The UK government is finally taking steps to recover money spent by the NHS (National Health Service) on “health tourists,” according to UK Health Secretary Jeremy Hunt.
An independent study on migrant access to NHS healthcare in England, conducted for the Department of Health, says the NHS could save £500 million a year if it charged foreign nationals a £200 levy to use its services. This is in response to the growing trend of health tourism, i.e. people who specifically travel to the UK to receive free care for pre-existing conditions.
The NHS has some of the most generous rules in the world; at present, only hospitals are required to charge for services, although their emergency care is free. According to the study, health tourists, including pregnant women who come to the UK just prior to giving birth, cost the NHS at least £70m annually. It’s estimated that a further £388 million could be recovered by charging those patients who should be liable to pay, but otherwise slip through the cracks.
£200 surcharge for migrants
The figures from the study were released just ahead of the government’s second reading of the Immigration Bill, which aims to introduce stricter measures to stop abuse of public services.

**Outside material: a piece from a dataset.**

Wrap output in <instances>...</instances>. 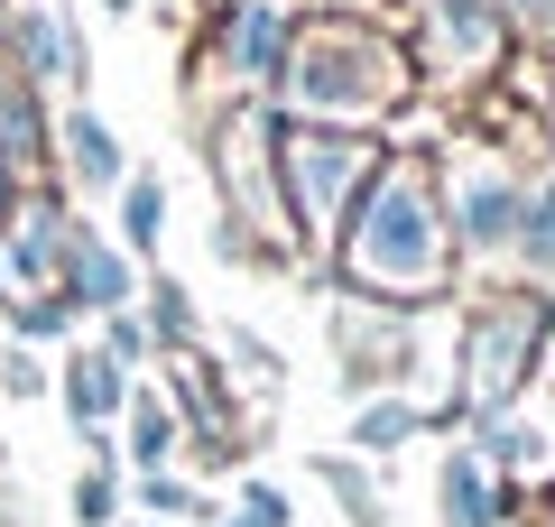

A key measure in the bill will see temporary migrants pay for access to the NHS through an annual NHS surcharge of £150 for foreign students and £200 for temporary migrants. According to the NHS, this will generate £200m a year. A new cost recovery unit would also work to recoup money owed by other governments for treating foreign nationals.
“NHS not an international service”
Health Minister Jeremy Hunt told Sky News that the NHS is not an ‘international’ service. “I have absolutely no problem at all with foreigners and international visitors using the NHS, but if they are not contributing to it through their taxes they should make a fair contribution in another way,” said Hunt.
Opposition to surcharge
The announcement has been met with mixed reactions. Leading surgeon Professor J Meirion warns that the £200 surcharge would create the “best travel insurance on the planet.” He further called the move a “disaster” and said that allowing visitors and students to pay £150 or £200 at the border for access to health services would simply attract more health tourists.
Researchers from the London School of Hygiene and Tropical Medicine as well as York University conducted their own research, which seems to contradict that of the Department of Health. According to this study, so called “health tourists” spent an estimated £219m on hotels, restaurants, shopping and transport in the UK. The research also found that there are more people leaving the UK to seek medical treatment abroad than arriving for treatment.